One man reasoned: “I think there is an entire people wanting to hear him,” and he asked the “organizations” for understanding.
Another woman was less even-tempered, and thought that it was “lack of respect” that he would give a concert mostly to official institutions: “We have grown up with him and he deserves the voice of his people, he has just lost a daughter.”
Between the protests, the director of the theater defended herself, without success: “I also want to tell you that this mass of institutional people are also workers.” The screams rose again above her words.
“I support giving tickets to institutions because we are all workers and we are all Cubans and the institutions can have their capacities reserved but they have to be sold to the public and there must be transparency in the figures,” demanded a young man who spent hours in front of the National Theater box office.
“Many of us are also workers and we leave work to come and buy a ticket. These institutions [referring to the National Theater of Cuba] are public and we all pay for them, no one else maintains them, the people pay for it because it is public money,” the young man added.
Two elderly women in their 80s, who assure that they have never missed a concert by the Cuban artist, were upset. “Pablo Milanés is going to sing. There are difficulties with the tickets that I don’t know what they are,” said one of them, who ended by saying: “I’m waiting to be able to tell Mr. Pablo Milanés: Pablo, I love you.”
The concert is scheduled for next Tuesday at 8:30 pm and tickets cost 40 pesos
Pablo Milanés, who has lived in Spain for some time, was one of the artists who used to be a supporter of the Revolution who spoke forcefully after the repression of the demonstrations on July 11 last year. “I believe in young people, who with the help of all Cubans, must be and will be the engine of change,” said the famous singer-songwriter on his social networks, who described as “irresponsible and absurd” the Cuban government’s use of repression Cuban against the people, “who have sacrificed themselves and given everything for decades to support a regime that in the end what it does is imprison them.”

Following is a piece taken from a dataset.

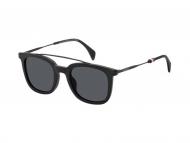 Tommy Hilfiger sončna očala - Tommy Hilfiger TH 1515/S 807/IR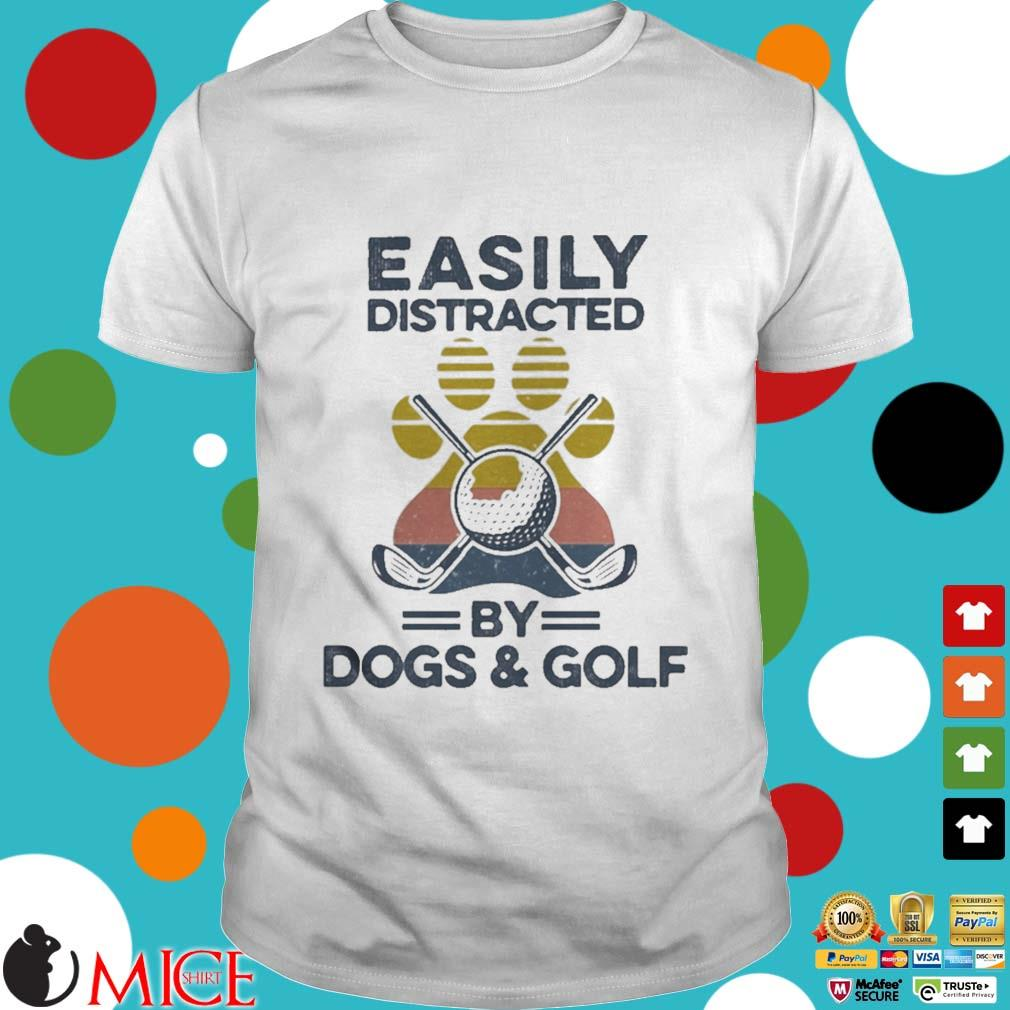 Easily Distracted By Dogs And Golf Footprint Vintage Shirt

On May 29, singer-songwriter Carlos Varela offered a performance at the Havana World Music Festival, at the Ciudad Deportiva Coliseum in Havana, where, at several times, attendees chanted the word “freedom.” Specifically, when he finished singing Family Photo and when he was performing Fools’ Fair. At the end of his performance, the singer-songwriter shouted “Long live free Cuba” and thanked the organizers – with Eme Alfonso at the head – of the event, whom he praised for “having the ovaries” to invite him to sing in Cuba.